From Databases to Dataspaces: Opening up Data Processes

Spring 2006

- Karen Baker (PAL/CCE)

Franklin, M., A. Halevy, and D. Maier, 2005. From Databases to Dataspaces: A New Abstraction for Information Management. SIGMOD Record 34(4): 27-33.

In the complex work of bridging data collection and data federation, our conceptual understandings grow regarding LTER research site data. These data efforts, informed and guided by local scientific needs and conventions, entail alignment of technological approaches and development of community nomenclature, standards, and dictionaries. Amidst such activities, this paper 'From Databases to Dataspaces' offers 'a new abstraction' that seems to escape the confines of a traditional data box model.

The authors are part of a group that has met over the last years to consider in depth the development, functionality, and use of data base management systems. This recent work opens up the data landscape conceptually - from databases to dataspaces. The 'dataspaces' approach is presented as both a new agenda and an architecture that allows for multiple ways of solving issues and framing questions of information management. In addition, development is recognized to take place over multiple timeframes: "One of the key properties of dataspaces is that semantic integration evolves over time and only where needed. The most scarce resource available for semantic integration is human attention." The dataspace concept umbrellas explicitly a continuum of organizational and semantic arrangements that handle diverse data types, states, and approaches. The paper recognizes the multiple facets of work involved: "Dataspaces are not a data integration approach; rather, they are more of a data co-existence approach". In the paper, there is discussion of dataspace requirements, components, and research challenges.

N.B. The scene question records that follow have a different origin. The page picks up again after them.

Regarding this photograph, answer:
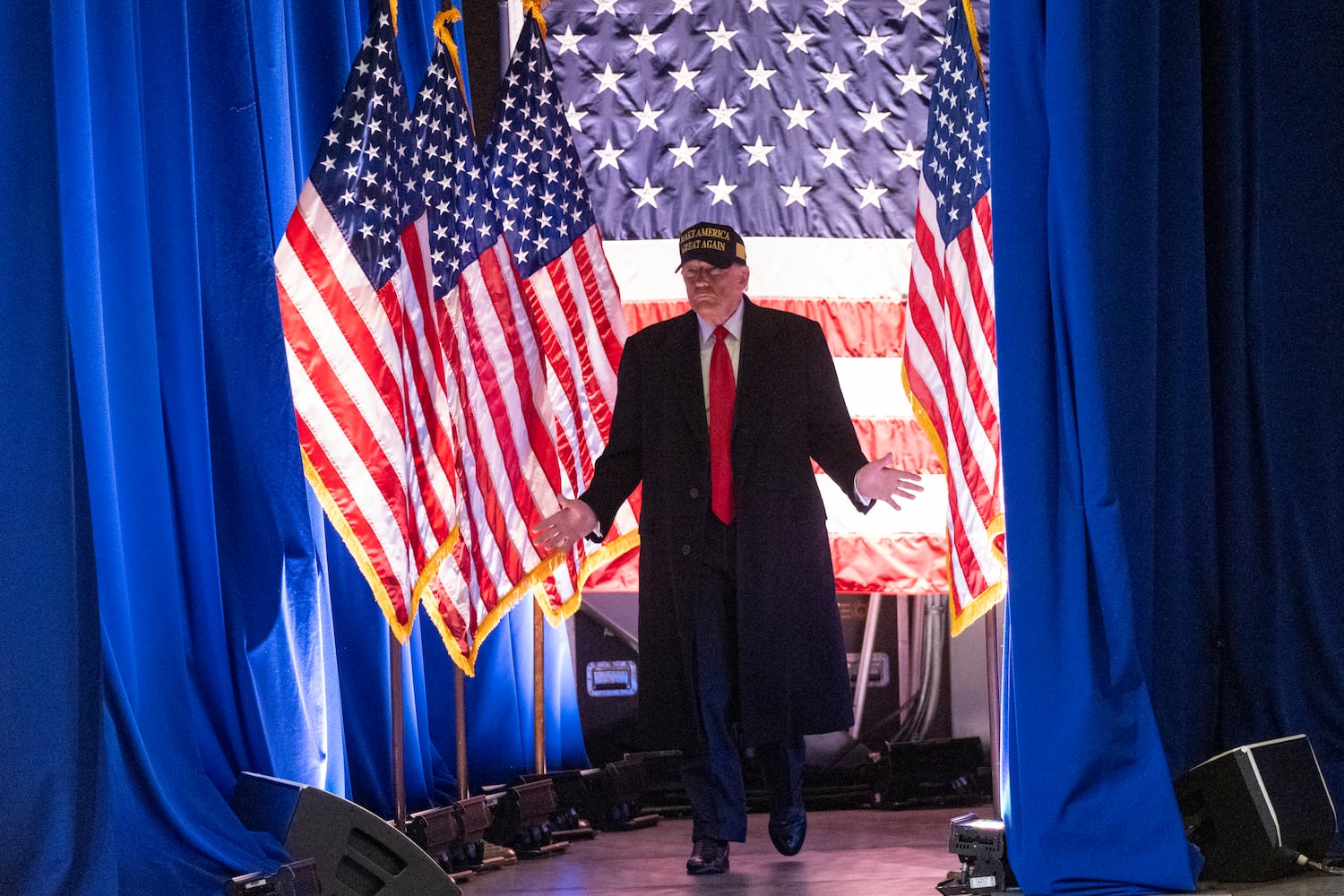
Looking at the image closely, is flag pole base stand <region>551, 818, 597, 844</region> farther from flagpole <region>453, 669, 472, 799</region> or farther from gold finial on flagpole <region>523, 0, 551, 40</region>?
gold finial on flagpole <region>523, 0, 551, 40</region>

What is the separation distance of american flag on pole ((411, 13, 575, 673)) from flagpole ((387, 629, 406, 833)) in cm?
35

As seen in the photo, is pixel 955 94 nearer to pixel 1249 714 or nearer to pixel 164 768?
pixel 1249 714

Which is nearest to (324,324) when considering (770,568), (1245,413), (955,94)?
(770,568)

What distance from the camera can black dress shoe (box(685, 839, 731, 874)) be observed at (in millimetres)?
3812

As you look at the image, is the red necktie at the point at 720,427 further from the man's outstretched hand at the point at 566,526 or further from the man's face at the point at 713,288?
the man's outstretched hand at the point at 566,526

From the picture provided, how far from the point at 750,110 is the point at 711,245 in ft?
4.68

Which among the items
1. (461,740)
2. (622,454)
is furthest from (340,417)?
(461,740)

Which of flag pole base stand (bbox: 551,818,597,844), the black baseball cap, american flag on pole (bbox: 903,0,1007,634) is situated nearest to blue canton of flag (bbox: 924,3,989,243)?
american flag on pole (bbox: 903,0,1007,634)

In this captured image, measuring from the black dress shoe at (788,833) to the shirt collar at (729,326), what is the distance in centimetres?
140

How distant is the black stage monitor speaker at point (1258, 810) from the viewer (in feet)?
10.1

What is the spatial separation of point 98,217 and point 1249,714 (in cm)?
305

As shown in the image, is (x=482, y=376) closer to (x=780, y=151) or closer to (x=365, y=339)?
(x=365, y=339)

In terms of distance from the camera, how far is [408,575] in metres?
3.95

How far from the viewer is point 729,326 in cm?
421
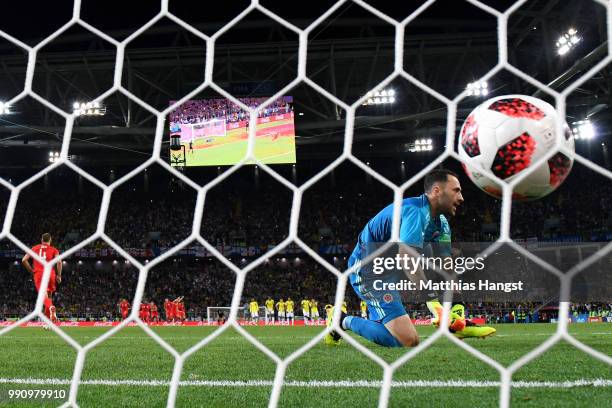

Perhaps this paper struck a chord because it seems to resonate with one of my first impressions of LTER, that is, a community recognizing the value of a good number of distinctly unique LTER sites working in loose proximity. For LTER, years of joint projects addressing local, regional, and cross-site science have contributed to a thick infrastructure. This infrastructure includes a shared sensitivity toward respect for local diversity and trust that new knowledge as well as research challenges arise from grappling with heterogeneity. As we seek tighter collaborative configurations in both ecological science and informatics endeavors, the dataspaces concept highlights the notion of a development process over time of data and information management, of theory and practice.